- INPUT DATA -
• • • • • • •
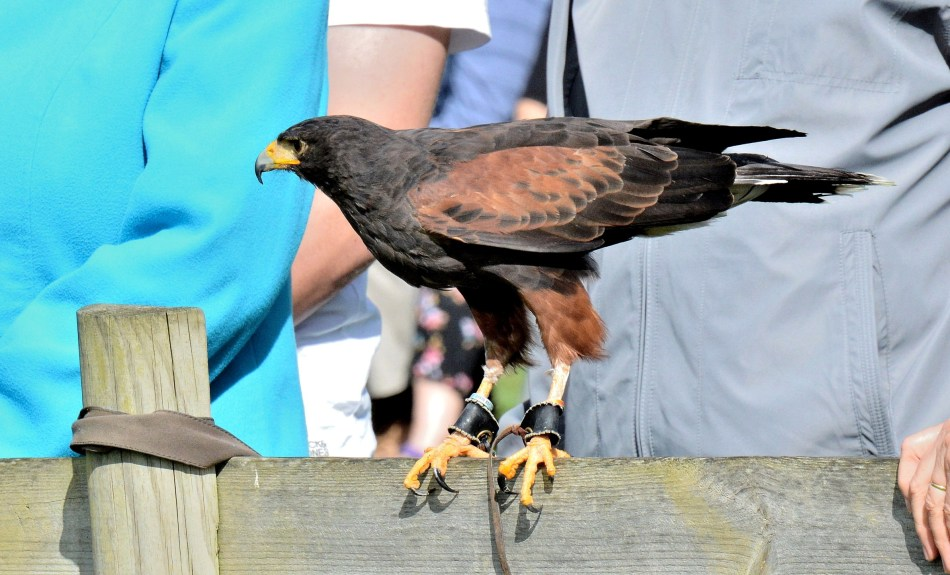 Perched Harris Hawk at Leeds Castle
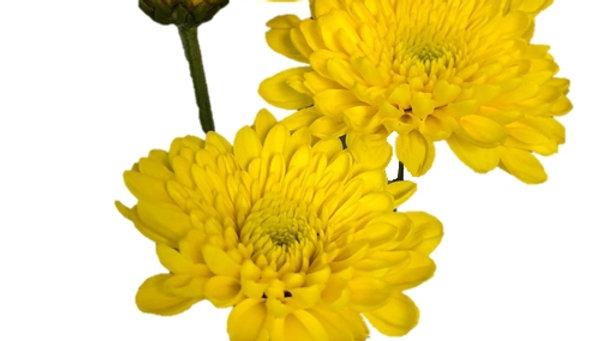 Pompom Cushion Yellow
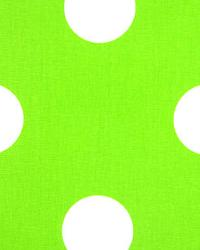 Oxygen Chartreuse White by  Premier Prints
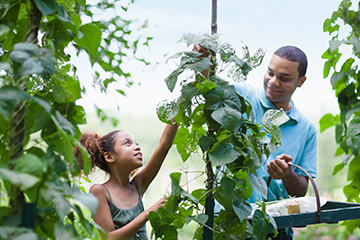 Father and Daughter Working in a community garden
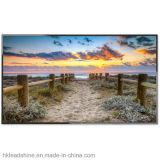 Monitor comercial del LCD de la pantalla al por mayor de HD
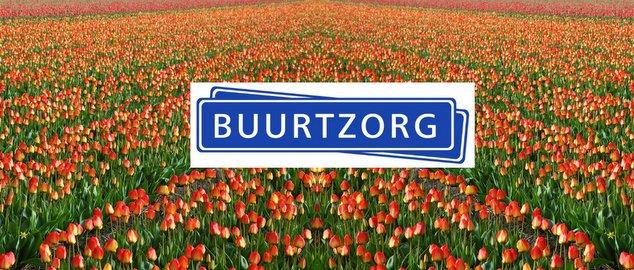 Novéquilibres : Organisations opales par l'exemple : l'association néerlandaise Buurtzorg
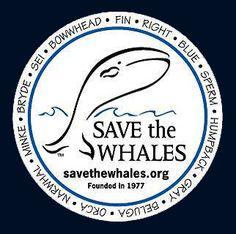 Save the Whales & all Marine Mammals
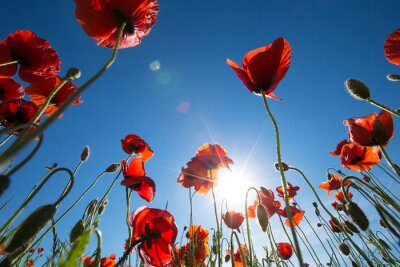 Fototapeta Poppy květ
• • • • • • •
- DESCRIPTION OF THE TASK -
Your reply should hold every line above exactly as written and none of the pictures.

- FINISHED EXERCISE -
 Perched Harris Hawk at Leeds Castle
 Pompom Cushion Yellow
 Oxygen Chartreuse White by  Premier Prints
 Father and Daughter Working in a community garden
 Monitor comercial del LCD de la pantalla al por mayor de HD
 Novéquilibres : Organisations opales par l'exemple : l'association néerlandaise Buurtzorg
 Save the Whales & all Marine Mammals
 Fototapeta Poppy květ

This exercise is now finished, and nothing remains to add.